OK, let's zoom out a bit and get a broader picture of things:
$ rebar rank tmp/results.csv
Engine Version Geometric mean of speed ratios Benchmark count
------ ------- ------------------------------ ---------------
perl 5.38.1 1.38 6
python/regex 2023.10.3 8.89 6
dotnet/compiled 8.0.0 11.54 6
dotnet 8.0.0 35.16 6
dotnet/nobacktrack 8.0.0 52.70 6
hyperscan 5.4.2 2023-04-22 56.88 5
pcre2/jit 10.42 2022-12-11 61.32 6
rust/regex 1.10.0 93.04 6
regress 0.7.1 145.23 6
javascript/v8 21.4.0 219.38 6
java/hotspot 21.0.1+12-LTS-29 258.92 6
python/re 3.11.6 266.10 6
icu 72.1.0 385.06 6
re2 2023-11-01 409.14 6
d/ldc/std-regex 2.105 438.12 6
pcre2 10.42 2022-12-11 459.20 6
rust/regexold 1.7.3 465.28 6
d/dmd/std-regex 2.106 536.71 6
go/regexp 1.21.5 676.16 6
I was not expecting that! perl
is usually quite slow compared to other engines, but it is doing amazingly well here. So is python/regex
(which is also usually pretty slow). Let's drill down a bit:
$ rebar cmp tmp/results.csv -e '^rust/regex$' -e '^dotnet/compiled$' -e perl -e python/regex -e hyperscan -e pcre2/jit
benchmark dotnet/compiled hyperscan pcre2/jit perl python/regex rust/regex
--------- --------------- --------- --------- ---- ------------ ----------
reported/i13-subset-regex/original-ascii 17.1 GB/s (1.00x) 594.9 MB/s (29.35x) 209.4 MB/s (83.38x) 9.9 GB/s (1.73x) 2.2 GB/s (7.79x) 5.8 GB/s (2.96x)

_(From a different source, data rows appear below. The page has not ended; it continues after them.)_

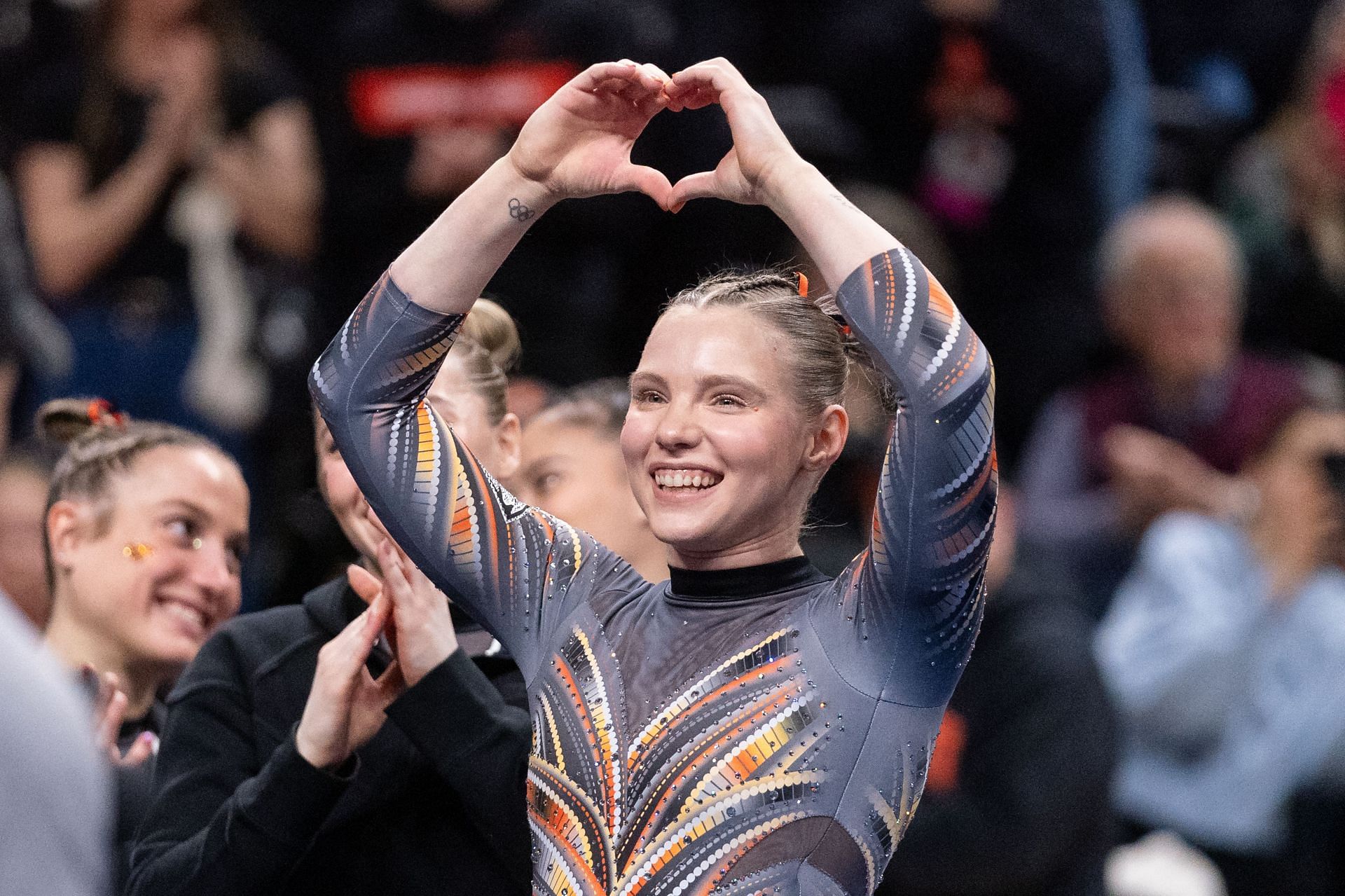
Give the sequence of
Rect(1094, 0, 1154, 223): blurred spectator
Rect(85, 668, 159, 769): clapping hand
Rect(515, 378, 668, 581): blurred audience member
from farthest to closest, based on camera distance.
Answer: Rect(1094, 0, 1154, 223): blurred spectator
Rect(515, 378, 668, 581): blurred audience member
Rect(85, 668, 159, 769): clapping hand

reported/i13-subset-regex/original-unicode 18.5 GB/s (1.00x) 36.3 MB/s (522.01x) 179.3 MB/s (105.76x) 4.7 GB/s (3.92x) 2.1 GB/s (8.66x) 331.4 MB/s (57.20x)
reported/i13-subset-regex/big-ascii 183.4 MB/s (70.56x) 594.9 MB/s (21.75x) 183.8 MB/s (70.42x) 12.6 GB/s (1.00x) 1462.8 MB/s (8.85x) 91.1 MB/s (142.12x)
reported/i13-subset-regex/big-unicode 184.6 MB/s (26.60x) 106.9 MB/s (45.92x) 139.7 MB/s (35.15x) 4.8 GB/s (1.00x) 1447.6 MB/s (3.39x) 34.9 MB/s (140.55x)
reported/i13-subset-regex/huge-ascii 192.3 MB/s (92.10x) 455.5 MB/s (38.89x) 155.0 MB/s (114.27x) 17.3 GB/s (1.00x) 436.1 MB/s (40.62x) 15.6 MB/s (1136.77x)
reported/i13-subset-regex/huge-unicode 192.9 MB/s (13.62x) - 123.4 MB/s (21.31x) 2.6 GB/s (1.00x) 437.5 MB/s (6.01x) 15.6 MB/s (168.67x)
So yeah, perl
is kicking the pants off of everyone here. My guess is that it has a specific optimization pass that is kicking in for this regex.
I had hoped that the bounded-repeat
benchmark in the curated set would be enough to cover cases like this, but I think I'm wrong there. This particular regex
exposes some very interesting behavior from the regex engines, and I think it might actually be a good candidate to move into the curated set because I don't think this is really covered by anything else in the curated set. Thank you for bringing this up.
Here are the benchmark definitions: https://github.com/BurntSushi/rebar/blob/f9a4f5c9efda069e7986a262efe8649aa78c0933/benchmarks/definitions/reported/i13-subset-regex.toml
From Microsoft's paper on their new derivative-based regex engine (
RegexOptions.NonBacktracking
):It might be worthwhile including this case in the benchmarks.